▶ _DATA EXTRACT_:
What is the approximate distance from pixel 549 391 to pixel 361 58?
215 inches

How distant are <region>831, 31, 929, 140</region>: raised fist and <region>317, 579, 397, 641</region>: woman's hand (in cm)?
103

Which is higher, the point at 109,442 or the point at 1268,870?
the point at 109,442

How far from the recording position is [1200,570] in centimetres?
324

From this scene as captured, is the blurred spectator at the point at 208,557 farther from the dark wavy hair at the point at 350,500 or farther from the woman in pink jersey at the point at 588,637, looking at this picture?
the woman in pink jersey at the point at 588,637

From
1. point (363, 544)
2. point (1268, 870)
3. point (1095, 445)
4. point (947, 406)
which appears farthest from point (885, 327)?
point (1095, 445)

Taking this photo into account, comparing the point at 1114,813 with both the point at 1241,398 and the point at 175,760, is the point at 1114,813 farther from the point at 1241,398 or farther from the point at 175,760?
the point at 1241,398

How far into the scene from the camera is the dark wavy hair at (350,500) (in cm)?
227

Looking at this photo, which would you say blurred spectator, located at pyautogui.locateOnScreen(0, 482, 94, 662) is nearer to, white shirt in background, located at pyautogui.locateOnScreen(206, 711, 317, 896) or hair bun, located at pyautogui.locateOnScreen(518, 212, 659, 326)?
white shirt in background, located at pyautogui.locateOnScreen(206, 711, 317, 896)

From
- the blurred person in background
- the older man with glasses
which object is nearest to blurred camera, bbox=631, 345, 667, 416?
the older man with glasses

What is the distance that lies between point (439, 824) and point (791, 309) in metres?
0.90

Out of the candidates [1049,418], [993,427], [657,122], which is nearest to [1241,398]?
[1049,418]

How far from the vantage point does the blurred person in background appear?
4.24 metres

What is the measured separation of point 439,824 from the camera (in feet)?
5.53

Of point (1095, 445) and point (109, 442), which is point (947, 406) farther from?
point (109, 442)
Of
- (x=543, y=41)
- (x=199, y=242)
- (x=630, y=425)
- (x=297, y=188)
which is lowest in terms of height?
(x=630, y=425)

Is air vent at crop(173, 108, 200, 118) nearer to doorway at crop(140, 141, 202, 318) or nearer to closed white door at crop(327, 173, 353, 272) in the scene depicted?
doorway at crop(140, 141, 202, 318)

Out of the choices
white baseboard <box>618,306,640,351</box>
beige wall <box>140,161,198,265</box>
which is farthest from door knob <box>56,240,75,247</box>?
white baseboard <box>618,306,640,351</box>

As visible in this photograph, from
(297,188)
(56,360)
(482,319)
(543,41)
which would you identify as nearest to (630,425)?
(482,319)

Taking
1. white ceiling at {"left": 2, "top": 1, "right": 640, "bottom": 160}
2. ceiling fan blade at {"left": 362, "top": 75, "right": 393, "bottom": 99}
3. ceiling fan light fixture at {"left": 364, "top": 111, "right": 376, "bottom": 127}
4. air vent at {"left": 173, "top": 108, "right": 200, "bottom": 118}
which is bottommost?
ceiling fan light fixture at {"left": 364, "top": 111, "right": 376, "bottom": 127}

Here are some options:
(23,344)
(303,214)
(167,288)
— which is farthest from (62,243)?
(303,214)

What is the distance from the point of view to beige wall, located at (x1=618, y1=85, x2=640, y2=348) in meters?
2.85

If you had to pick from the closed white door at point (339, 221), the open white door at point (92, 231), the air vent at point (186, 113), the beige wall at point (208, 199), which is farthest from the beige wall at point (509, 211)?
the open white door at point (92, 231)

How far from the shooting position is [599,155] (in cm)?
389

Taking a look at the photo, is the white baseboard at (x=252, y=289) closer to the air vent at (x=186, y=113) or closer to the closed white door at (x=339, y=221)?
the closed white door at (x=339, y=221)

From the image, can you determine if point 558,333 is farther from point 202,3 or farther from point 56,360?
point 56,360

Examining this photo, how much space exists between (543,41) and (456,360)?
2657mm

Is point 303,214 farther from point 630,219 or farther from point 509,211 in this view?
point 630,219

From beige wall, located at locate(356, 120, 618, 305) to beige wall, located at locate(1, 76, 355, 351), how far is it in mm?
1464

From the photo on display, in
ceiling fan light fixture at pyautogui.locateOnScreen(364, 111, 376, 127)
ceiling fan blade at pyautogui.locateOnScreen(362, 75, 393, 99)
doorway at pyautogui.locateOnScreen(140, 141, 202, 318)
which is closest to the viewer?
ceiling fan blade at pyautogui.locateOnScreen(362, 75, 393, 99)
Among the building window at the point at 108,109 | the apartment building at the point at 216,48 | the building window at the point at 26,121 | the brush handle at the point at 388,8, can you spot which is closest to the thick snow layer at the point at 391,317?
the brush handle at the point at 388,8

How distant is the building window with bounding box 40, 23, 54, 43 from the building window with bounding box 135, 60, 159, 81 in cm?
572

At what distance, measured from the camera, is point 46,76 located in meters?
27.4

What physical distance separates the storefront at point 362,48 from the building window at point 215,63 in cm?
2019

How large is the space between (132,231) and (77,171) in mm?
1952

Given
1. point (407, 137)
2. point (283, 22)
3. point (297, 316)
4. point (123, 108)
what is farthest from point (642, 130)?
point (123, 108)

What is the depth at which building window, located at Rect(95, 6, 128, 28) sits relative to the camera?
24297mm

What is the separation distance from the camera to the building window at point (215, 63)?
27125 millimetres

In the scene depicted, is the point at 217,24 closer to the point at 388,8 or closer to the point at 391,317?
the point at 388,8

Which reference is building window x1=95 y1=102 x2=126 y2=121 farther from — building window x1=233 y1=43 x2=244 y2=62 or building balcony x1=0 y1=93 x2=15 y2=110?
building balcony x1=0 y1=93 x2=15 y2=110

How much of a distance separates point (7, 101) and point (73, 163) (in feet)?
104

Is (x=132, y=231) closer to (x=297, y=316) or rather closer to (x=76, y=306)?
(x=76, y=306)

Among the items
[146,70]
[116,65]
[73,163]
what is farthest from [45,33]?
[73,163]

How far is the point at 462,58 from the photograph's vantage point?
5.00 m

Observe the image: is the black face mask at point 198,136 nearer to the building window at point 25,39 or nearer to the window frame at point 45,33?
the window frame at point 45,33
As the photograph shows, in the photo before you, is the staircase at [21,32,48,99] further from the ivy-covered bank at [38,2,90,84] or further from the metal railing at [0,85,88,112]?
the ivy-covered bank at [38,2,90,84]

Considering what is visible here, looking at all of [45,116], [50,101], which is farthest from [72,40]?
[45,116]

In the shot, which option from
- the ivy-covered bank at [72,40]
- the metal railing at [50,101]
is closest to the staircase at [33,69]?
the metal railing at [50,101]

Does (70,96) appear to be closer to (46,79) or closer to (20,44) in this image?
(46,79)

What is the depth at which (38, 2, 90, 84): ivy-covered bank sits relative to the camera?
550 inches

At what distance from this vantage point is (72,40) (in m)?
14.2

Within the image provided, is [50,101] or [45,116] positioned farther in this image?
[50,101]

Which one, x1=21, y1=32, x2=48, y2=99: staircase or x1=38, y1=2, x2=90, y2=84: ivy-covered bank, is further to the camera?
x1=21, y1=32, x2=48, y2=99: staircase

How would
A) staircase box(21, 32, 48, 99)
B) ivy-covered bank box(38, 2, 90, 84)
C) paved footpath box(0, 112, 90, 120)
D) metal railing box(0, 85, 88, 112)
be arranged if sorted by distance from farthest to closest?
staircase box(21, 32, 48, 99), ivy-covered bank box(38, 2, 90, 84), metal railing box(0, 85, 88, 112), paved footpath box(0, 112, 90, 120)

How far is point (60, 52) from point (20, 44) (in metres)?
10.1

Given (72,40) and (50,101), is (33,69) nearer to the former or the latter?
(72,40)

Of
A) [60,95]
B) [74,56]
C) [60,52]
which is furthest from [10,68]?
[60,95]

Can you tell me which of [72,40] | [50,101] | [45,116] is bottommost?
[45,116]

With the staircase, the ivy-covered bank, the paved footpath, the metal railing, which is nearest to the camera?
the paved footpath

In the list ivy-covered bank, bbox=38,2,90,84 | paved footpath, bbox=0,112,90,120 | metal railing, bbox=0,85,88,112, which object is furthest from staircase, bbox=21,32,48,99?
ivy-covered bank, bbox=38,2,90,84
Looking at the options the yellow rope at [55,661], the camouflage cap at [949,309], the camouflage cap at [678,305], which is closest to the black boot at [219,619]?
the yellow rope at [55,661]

▶ _REQUEST_: From the items above, pick out each line that contains the word "handle".

▶ _RESULT FOR THIS EXERCISE_:
Among the building window at the point at 108,109 | the apartment building at the point at 216,48 | the building window at the point at 26,121 | the brush handle at the point at 388,8, can you spot which is closest to the thick snow layer at the point at 391,317?
the brush handle at the point at 388,8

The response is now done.